- EXERCISE AIM:
Rewrite the entries below with every "camera" swapped for "photographer" and nothing else changed, leaving the pictures out.
#### RECORDS SUPPLIED ####
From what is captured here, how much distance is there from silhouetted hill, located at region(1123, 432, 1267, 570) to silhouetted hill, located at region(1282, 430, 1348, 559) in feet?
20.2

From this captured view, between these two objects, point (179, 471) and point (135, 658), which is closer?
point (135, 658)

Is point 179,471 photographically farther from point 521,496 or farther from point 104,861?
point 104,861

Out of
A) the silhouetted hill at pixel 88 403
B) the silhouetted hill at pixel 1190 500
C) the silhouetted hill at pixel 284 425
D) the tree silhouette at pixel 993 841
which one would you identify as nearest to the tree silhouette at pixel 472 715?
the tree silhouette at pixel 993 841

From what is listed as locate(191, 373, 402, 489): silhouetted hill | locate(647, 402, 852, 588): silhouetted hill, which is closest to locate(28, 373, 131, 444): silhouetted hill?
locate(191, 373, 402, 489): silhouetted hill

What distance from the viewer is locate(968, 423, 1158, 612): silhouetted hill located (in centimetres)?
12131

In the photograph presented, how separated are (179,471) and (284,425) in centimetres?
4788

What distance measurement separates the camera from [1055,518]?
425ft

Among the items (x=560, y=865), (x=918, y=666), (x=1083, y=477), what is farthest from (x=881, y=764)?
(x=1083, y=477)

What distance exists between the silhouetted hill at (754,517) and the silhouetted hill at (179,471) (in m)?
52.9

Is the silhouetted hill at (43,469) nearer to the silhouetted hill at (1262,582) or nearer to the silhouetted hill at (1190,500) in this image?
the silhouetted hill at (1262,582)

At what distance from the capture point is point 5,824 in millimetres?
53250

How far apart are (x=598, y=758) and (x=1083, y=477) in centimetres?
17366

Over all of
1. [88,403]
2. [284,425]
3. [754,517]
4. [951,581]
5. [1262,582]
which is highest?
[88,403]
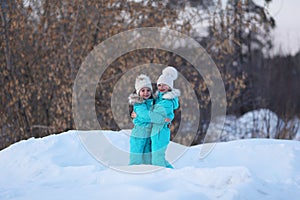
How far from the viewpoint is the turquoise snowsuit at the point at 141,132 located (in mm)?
4016

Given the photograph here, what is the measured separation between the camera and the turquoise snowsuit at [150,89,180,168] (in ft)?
13.1

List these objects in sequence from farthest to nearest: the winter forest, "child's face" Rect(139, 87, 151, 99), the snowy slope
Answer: the winter forest → "child's face" Rect(139, 87, 151, 99) → the snowy slope

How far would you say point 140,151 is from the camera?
4.13m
####
- RESULT OF THE EXERCISE:
From what is captured here, how much distance is there from silhouetted hill, located at region(1123, 432, 1267, 570) to silhouetted hill, located at region(1282, 430, 1348, 559) in feet?
20.2

From this captured view, between these two objects, point (179, 471) and point (135, 658), which is closer?
point (135, 658)

Is point 179,471 photographically farther from point 521,496 or farther from point 104,861?
point 104,861

Out of
A) the silhouetted hill at pixel 88 403
B) the silhouetted hill at pixel 1190 500
C) the silhouetted hill at pixel 284 425
D) the tree silhouette at pixel 993 841
which one would you identify as nearest to the tree silhouette at pixel 472 715?
the tree silhouette at pixel 993 841

From what is listed as locate(191, 373, 402, 489): silhouetted hill | locate(647, 402, 852, 588): silhouetted hill, which is closest to locate(28, 373, 131, 444): silhouetted hill?
locate(191, 373, 402, 489): silhouetted hill

What distance from the viewer is locate(968, 423, 1158, 612): silhouetted hill located (in centimetres)?
12131

In the photograph presented, how separated are (179,471) and (284,425) in centimetres?
4788

What distance measurement separates the photographer from [1055,518]?
425ft

Among the items (x=560, y=865), (x=918, y=666), (x=1083, y=477), what is farthest from (x=881, y=764)?
(x=1083, y=477)

What distance exists between the silhouetted hill at (754,517) and the silhouetted hill at (179,471) (in m)?
52.9

Is the silhouetted hill at (43,469) nearer to the silhouetted hill at (1262,582) or nearer to the silhouetted hill at (1190,500) in this image?
the silhouetted hill at (1262,582)

At what distance from the capture point is point 5,824 in millimetres?
53250

How far apart are (x=598, y=758) and (x=1083, y=477) in centimetres?
17366

Over all of
1. [88,403]
2. [284,425]
3. [754,517]
4. [951,581]
5. [1262,582]
which is highest?
[88,403]
How far from the viewpoint is the turquoise snowsuit at the point at 141,132 located (in mm)?
4016

Given the photograph here, what is the measured separation between the photographer and the turquoise snowsuit at [150,89,180,168] (in ft)?
13.1

List these objects in sequence from farthest to nearest: the winter forest, "child's face" Rect(139, 87, 151, 99), the snowy slope
Answer: the winter forest → "child's face" Rect(139, 87, 151, 99) → the snowy slope

How far would you say point 140,151 is from the photographer?
4.13m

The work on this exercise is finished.